--- Given instruction ---
Please pull out every line of the material below that contains the string "locateOnScreen", and copy each one unchanged.

--- Records ---
■ ■ ■

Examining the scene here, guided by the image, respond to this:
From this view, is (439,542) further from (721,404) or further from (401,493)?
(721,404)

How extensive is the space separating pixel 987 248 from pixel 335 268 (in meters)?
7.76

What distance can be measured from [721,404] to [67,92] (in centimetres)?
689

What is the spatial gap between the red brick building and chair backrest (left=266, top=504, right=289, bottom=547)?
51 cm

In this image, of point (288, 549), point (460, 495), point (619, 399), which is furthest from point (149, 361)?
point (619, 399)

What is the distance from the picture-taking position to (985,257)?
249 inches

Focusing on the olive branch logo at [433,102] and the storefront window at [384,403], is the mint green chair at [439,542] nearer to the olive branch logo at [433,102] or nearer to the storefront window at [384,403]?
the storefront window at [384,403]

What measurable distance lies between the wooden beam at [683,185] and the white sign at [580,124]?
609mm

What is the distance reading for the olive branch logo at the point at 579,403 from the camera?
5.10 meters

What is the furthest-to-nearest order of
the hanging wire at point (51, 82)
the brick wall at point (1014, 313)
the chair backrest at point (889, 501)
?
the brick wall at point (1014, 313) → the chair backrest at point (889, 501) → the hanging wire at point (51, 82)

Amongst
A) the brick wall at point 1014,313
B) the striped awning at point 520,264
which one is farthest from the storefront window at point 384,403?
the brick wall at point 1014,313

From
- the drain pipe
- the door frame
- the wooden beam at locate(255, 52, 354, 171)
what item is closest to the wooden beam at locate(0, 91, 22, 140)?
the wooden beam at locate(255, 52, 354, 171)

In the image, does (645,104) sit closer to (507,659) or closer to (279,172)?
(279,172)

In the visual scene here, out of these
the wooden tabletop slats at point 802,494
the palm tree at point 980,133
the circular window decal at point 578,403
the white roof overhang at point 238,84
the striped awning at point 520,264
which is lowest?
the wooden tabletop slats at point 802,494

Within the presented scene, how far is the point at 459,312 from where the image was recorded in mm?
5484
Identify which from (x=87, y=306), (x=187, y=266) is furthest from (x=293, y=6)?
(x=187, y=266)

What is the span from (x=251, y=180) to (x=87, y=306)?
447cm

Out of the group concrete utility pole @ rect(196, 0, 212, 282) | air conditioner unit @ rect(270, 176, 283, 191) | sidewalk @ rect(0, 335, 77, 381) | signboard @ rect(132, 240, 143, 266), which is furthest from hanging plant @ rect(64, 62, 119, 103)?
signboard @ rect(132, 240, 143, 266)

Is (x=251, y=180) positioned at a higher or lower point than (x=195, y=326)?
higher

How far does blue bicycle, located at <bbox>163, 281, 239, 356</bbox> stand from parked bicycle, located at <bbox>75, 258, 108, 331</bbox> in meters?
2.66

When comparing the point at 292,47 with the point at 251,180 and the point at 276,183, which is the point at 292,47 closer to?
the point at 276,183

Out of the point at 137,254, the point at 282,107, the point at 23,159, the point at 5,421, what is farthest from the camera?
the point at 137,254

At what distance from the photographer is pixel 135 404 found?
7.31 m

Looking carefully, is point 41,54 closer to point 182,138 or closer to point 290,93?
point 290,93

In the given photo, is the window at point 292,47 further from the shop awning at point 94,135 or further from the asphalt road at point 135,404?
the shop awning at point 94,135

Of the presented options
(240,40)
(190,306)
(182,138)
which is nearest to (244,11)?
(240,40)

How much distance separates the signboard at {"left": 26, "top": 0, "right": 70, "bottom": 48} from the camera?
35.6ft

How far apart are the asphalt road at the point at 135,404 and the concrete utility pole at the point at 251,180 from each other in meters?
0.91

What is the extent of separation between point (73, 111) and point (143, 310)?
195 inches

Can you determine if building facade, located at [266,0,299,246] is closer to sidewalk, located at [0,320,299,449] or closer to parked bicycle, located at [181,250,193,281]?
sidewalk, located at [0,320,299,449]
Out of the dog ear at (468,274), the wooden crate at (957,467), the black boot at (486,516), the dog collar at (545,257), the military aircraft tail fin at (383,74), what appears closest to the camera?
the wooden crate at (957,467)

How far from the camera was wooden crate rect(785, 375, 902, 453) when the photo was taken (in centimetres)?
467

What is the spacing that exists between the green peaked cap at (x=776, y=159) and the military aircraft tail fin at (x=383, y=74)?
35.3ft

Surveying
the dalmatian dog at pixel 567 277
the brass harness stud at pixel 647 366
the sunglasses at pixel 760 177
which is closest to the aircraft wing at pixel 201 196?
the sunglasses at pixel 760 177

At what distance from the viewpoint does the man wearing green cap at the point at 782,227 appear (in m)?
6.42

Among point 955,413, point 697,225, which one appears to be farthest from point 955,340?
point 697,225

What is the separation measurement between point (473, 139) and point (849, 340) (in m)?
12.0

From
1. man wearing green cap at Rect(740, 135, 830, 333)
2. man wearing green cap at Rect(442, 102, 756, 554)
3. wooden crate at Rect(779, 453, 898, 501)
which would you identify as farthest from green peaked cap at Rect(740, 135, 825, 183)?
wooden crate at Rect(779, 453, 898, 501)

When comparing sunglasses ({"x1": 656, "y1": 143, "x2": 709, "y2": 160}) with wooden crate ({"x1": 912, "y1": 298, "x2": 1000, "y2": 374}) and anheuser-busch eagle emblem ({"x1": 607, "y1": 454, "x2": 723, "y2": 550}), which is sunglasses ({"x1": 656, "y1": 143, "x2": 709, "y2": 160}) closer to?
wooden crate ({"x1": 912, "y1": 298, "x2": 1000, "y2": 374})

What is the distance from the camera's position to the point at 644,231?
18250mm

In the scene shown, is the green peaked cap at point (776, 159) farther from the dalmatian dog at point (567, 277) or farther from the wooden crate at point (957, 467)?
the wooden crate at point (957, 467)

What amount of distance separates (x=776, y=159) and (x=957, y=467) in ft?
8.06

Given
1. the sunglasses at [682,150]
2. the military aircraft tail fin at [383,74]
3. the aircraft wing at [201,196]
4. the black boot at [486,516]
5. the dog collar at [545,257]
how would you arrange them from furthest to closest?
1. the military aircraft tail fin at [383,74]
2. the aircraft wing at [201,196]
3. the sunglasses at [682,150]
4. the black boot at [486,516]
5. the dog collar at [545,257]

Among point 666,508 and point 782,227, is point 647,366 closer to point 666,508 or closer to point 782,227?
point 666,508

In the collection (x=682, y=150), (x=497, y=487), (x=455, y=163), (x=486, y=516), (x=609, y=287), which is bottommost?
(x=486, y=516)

■ ■ ■

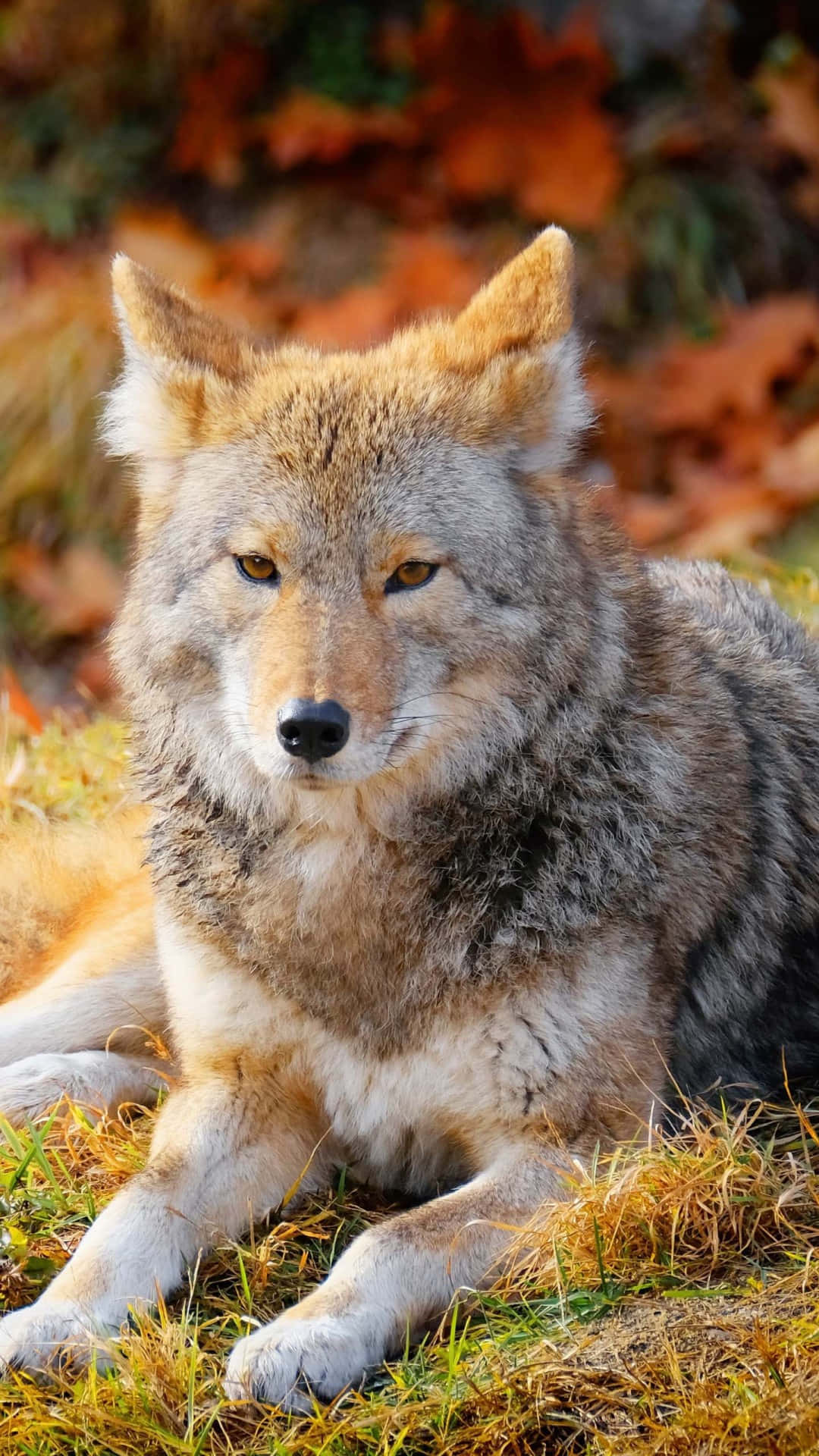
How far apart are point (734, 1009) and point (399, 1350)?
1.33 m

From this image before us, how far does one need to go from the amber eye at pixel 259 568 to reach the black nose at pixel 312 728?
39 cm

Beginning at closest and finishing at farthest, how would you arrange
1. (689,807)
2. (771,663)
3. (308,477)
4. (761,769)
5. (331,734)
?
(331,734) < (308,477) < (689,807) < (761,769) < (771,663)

■ ■ ■

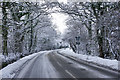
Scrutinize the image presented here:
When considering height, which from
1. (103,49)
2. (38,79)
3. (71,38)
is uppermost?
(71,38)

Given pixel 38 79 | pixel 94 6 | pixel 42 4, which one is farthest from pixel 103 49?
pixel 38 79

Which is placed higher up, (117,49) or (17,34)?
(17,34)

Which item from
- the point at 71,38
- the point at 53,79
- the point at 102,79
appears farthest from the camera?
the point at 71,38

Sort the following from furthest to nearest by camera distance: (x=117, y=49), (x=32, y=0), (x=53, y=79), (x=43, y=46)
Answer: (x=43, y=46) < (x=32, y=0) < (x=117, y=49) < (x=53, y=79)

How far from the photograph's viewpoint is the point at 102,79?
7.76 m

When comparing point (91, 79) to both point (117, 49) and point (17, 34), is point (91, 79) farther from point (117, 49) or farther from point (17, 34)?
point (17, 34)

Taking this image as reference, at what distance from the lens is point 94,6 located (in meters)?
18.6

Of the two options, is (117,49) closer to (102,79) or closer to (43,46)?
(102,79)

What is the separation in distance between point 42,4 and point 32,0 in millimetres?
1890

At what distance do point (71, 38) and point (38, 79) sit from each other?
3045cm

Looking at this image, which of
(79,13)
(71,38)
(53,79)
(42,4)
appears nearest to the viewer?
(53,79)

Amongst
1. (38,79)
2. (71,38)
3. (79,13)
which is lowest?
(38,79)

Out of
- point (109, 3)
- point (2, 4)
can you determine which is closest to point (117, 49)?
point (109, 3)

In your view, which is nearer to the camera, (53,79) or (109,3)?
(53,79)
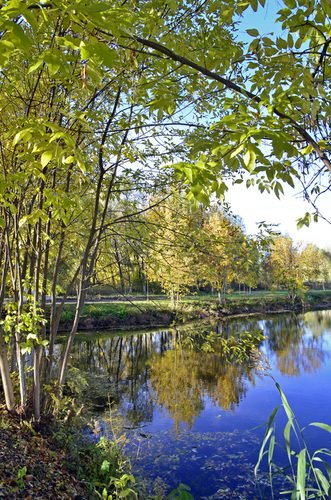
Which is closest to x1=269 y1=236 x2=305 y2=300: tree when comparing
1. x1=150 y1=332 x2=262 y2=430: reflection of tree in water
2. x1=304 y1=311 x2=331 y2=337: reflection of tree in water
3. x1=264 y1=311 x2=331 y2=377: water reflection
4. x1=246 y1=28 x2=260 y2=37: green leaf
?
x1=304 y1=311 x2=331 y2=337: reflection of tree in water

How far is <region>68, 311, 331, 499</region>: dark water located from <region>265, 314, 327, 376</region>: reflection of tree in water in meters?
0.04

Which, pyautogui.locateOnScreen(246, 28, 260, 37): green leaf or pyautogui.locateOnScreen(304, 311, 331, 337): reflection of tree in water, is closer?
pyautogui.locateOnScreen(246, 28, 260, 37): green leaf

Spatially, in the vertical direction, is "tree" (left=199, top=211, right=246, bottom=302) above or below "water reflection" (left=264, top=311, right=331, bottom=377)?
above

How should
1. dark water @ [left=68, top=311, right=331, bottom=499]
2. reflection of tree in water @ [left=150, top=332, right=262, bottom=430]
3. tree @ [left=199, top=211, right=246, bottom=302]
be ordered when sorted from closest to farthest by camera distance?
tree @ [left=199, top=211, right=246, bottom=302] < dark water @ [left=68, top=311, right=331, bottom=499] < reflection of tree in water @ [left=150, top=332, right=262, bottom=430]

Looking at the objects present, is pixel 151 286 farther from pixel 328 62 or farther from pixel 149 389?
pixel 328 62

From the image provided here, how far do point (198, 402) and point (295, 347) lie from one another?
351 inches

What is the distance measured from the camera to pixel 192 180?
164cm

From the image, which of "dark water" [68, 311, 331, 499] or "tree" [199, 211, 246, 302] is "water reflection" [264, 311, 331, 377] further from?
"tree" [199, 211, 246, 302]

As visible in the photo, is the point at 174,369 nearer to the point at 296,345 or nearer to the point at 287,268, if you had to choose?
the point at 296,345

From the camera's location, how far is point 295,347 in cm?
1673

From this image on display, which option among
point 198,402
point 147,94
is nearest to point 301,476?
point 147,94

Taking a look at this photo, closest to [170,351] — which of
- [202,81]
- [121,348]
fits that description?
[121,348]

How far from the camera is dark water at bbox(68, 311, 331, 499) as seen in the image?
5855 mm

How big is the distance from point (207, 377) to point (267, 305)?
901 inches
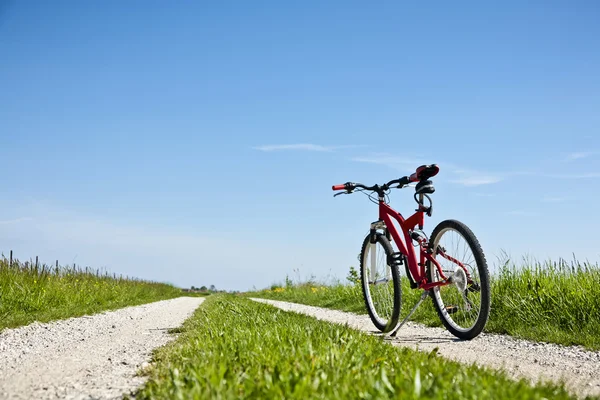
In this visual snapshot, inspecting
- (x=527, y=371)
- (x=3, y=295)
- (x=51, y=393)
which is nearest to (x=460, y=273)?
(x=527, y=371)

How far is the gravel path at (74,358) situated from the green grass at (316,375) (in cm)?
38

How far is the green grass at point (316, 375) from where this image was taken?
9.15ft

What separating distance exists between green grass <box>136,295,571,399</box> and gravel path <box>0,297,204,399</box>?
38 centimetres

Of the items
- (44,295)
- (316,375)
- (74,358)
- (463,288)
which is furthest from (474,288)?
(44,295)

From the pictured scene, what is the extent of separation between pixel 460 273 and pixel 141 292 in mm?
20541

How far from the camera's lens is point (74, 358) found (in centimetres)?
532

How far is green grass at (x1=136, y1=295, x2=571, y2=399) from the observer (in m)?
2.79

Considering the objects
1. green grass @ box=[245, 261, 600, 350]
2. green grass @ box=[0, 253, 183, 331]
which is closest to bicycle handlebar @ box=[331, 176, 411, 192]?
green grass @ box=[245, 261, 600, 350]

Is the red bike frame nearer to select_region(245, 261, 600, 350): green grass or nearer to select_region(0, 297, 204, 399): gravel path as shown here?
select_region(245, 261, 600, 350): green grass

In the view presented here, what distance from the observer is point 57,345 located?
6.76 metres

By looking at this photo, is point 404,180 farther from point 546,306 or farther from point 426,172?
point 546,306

■ ■ ■

--- Solution to the exercise ---
Which, pyautogui.locateOnScreen(246, 28, 260, 37): green leaf or pyautogui.locateOnScreen(304, 311, 331, 337): reflection of tree in water, is closer?
pyautogui.locateOnScreen(246, 28, 260, 37): green leaf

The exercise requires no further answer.